Data items:
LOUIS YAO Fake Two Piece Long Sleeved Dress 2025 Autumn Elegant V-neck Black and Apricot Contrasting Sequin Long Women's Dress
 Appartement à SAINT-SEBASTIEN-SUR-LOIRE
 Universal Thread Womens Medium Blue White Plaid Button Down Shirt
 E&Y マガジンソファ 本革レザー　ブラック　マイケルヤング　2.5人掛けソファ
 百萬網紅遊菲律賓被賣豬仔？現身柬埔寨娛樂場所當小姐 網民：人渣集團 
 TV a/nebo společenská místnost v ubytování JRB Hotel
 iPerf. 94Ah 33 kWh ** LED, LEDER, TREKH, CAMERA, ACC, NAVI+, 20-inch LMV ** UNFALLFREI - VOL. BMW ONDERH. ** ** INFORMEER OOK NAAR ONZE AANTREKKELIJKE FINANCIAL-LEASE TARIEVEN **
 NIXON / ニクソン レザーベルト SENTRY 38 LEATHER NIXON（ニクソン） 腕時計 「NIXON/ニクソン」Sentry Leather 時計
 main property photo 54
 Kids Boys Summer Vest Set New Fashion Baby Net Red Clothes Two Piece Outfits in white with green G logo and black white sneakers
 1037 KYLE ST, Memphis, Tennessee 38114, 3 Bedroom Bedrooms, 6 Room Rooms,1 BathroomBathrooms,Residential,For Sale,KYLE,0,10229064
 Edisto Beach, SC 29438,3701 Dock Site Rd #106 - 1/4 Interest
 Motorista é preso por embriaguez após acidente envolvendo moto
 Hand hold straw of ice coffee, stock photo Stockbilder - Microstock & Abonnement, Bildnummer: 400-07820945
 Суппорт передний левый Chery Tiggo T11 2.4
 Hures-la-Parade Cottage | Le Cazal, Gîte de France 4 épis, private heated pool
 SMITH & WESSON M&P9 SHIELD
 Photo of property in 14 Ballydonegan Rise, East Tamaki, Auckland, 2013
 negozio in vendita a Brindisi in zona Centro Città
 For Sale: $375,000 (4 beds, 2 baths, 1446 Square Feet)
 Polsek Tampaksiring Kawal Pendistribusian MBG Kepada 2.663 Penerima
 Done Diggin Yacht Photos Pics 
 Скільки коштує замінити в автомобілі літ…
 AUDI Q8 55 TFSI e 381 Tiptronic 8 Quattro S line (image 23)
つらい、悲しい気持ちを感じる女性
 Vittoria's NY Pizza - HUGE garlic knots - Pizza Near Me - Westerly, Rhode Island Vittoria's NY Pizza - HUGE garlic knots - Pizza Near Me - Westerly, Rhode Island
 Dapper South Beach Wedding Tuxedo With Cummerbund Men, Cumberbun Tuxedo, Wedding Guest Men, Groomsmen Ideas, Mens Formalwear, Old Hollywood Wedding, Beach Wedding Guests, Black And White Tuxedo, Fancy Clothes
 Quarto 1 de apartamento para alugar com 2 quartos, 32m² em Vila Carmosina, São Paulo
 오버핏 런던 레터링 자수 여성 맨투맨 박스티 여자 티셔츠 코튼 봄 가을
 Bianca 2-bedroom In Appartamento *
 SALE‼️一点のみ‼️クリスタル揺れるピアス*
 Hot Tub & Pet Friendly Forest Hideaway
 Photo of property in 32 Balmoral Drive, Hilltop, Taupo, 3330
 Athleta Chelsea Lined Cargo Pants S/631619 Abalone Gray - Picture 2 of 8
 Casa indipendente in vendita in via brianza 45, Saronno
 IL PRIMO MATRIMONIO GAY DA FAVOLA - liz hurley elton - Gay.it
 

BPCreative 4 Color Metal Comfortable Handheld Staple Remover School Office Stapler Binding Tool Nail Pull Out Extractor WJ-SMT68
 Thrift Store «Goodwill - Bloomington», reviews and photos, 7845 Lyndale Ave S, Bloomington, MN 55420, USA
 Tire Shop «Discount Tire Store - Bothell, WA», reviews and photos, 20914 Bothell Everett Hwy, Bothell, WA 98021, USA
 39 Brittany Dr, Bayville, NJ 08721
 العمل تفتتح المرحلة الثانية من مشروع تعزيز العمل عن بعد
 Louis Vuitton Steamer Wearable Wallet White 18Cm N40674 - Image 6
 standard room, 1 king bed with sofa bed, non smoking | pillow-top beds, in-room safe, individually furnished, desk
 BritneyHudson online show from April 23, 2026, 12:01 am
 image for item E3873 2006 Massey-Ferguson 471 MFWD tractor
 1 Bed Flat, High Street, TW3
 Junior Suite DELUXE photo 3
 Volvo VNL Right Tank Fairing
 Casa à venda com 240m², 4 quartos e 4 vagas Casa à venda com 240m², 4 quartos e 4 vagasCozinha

> _Action item_
When you reach the line containing "main property photo 54" in the data above, start copying exactly, and stop after the line containing "Motorista é preso".

> _Answer to the problem_
 main property photo 54
 Kids Boys Summer Vest Set New Fashion Baby Net Red Clothes Two Piece Outfits in white with green G logo and black white sneakers
 1037 KYLE ST, Memphis, Tennessee 38114, 3 Bedroom Bedrooms, 6 Room Rooms,1 BathroomBathrooms,Residential,For Sale,KYLE,0,10229064
 Edisto Beach, SC 29438,3701 Dock Site Rd #106 - 1/4 Interest
 Motorista é preso por embriaguez após acidente envolvendo moto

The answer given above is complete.